医療事故の情報開示
千葉県の日本医科大千葉北総病院で、重い脳障害を負った2歳の男児の出産時の処置について、院内の調査委員会の結論が「医療過誤はなかった」となったことから、男児の母親が院内の調査委員会の議事録の開示を求めたところ、病院側は、個人情報保護法の例外規定を理由にこれを拒否した、とのことです。
医療事故が起こった場合に、医師が故意にミスを犯したと考える患者はいないでしょう。しかし、それでもクレームや医療過誤訴訟が多発する理由は、病院側の対応に問題があるケースが多いように思います。
つまり、患者側としては、とにかく「真実が知りたい」という気持ちが一番です。もちろん医療過誤があれば損害賠償に発展するのでしょうが、それよりも真実を知りたい欲求が極めて強いように感じます。
ところが、病院側としては、「賠償請求されないようにしたい。」という気持ちが強く、情報を隠そうとします。「情報がなければ訴えられることもないだろう。」というわけです。あるいは「何も悪くないのだから、見せる必要もない。」と考えることもあるでしょう。しかし、情報を隠せば隠すほど、患者の病院に対する不信感は、どんどんと膨れあがっていきます。
そして、不十分な情報のもとで、患者側が他人や他の医師の助言を得ると、情報が少ないが故に「医療過誤の疑いがある」と無責任な助言をされることもあります。
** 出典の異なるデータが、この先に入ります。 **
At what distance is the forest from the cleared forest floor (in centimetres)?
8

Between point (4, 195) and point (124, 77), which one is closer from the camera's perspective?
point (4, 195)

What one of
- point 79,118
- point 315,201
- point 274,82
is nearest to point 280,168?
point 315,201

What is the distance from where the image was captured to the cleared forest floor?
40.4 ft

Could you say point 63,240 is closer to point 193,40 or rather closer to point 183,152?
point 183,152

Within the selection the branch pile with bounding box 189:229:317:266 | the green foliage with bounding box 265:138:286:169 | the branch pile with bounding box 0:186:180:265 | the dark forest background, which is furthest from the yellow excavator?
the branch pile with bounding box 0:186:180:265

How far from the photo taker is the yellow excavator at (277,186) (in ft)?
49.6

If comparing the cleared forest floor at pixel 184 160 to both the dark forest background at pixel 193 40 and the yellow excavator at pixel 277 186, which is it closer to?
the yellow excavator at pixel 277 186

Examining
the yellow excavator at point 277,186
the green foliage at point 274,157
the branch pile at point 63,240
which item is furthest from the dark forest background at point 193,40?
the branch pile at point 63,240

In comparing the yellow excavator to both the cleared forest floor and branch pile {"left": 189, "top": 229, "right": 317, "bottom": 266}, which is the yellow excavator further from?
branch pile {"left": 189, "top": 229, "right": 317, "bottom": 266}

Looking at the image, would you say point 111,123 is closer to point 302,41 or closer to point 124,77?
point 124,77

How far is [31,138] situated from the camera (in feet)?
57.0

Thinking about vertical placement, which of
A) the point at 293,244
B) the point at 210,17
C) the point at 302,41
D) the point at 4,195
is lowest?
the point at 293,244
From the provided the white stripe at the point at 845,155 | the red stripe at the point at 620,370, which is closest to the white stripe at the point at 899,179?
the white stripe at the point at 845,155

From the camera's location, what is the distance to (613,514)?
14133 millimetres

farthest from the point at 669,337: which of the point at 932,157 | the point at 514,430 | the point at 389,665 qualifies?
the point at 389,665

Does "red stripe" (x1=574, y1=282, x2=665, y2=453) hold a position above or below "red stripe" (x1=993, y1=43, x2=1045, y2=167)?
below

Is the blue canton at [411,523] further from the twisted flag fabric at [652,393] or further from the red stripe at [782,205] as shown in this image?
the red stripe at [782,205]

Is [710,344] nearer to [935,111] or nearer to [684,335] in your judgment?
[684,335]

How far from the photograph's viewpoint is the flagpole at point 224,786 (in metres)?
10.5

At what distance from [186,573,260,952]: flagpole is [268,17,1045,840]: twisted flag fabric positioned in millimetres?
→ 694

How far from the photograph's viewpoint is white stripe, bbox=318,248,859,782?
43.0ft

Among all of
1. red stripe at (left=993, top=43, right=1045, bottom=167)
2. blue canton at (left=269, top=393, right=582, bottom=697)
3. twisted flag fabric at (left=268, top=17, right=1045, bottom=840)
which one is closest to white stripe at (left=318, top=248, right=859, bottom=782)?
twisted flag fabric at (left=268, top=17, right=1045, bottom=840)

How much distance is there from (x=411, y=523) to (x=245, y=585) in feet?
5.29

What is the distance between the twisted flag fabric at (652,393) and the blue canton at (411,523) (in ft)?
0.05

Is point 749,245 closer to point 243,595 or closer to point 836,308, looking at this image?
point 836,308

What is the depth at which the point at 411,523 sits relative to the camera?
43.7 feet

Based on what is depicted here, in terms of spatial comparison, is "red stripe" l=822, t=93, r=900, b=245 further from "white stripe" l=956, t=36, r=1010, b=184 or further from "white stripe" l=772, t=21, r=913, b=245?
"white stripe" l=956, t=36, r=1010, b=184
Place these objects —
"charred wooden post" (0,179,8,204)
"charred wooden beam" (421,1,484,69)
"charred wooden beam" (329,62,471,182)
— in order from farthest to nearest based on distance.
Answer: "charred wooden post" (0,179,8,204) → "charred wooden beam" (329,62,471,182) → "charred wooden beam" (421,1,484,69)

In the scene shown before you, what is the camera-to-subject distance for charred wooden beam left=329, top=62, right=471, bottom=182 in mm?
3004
その結果、患者の病院に対する不信感は増大し、「医療過誤があったのではないか。だから隠そうとするのではないか。」という気持ちに支配されていきます。そして、弁護士事務所に駆け込み、紛争へと発展していくケースがあります。
後で公開されることが前提になると、会議での発言も変わってきたりするので、今回、議事録を開示しないのはやむを得ないにしても、別の方法で患者側に対し、正確な情報を伝えることが、患者側にとっても病院側にとっても望ましい方向に向かうものと考えます。